North Queensland Naturalist 47 (2017): 43-48
Paul R. Williams, Patrick Centurino and Mark Parsons
Montane heath on Hinchinbrook Island and adjacent mainland of the southern Wet Tropics is of conservation significance, due to the restricted distribution of the ecosystem and the co-dominant shrub Banksia plagiocarpa (Blue Banksia). Fire is the primary land management action and it has previously been established that B. plagiocarpa is killed by fire, while the other dominant shrub Allocasuarina littoralis (Montane Oak) can survive fire via coppice shoots. This study provides further specifics about the fire ecology of A. littoralis and B. plagiocarpa. Observed fires were patchy, and long unburnt heath appeared to be senescing. Around half of A. littoralis plants survived fire by coppicing and quickly regrew towards pre-fire stem heights, although age to seed production by seedlings remains unknown. Banksia plagiocarpa has fire-promoted seedlings that grow slowly, averaging around 30 cm at three years of age and begin to produce seed in their fifth year.

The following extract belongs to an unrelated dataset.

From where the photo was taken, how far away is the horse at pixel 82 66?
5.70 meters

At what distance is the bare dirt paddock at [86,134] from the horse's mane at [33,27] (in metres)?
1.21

It is proposed that current recommendations of patchy burns every six to ten years be extended to predominantly 10 to 20 year intervals to allow adequate seed production, with occasional more frequent fires and some longer unburnt patches. Patchiness can be achieved by burning with good soil moisture and igniting from ridges downwards. We recommend that montane heath populations of A. littoralis receive taxonomic assessment as a potential distinct subspecies because they differ from forest populations in being shrubby and resprouting.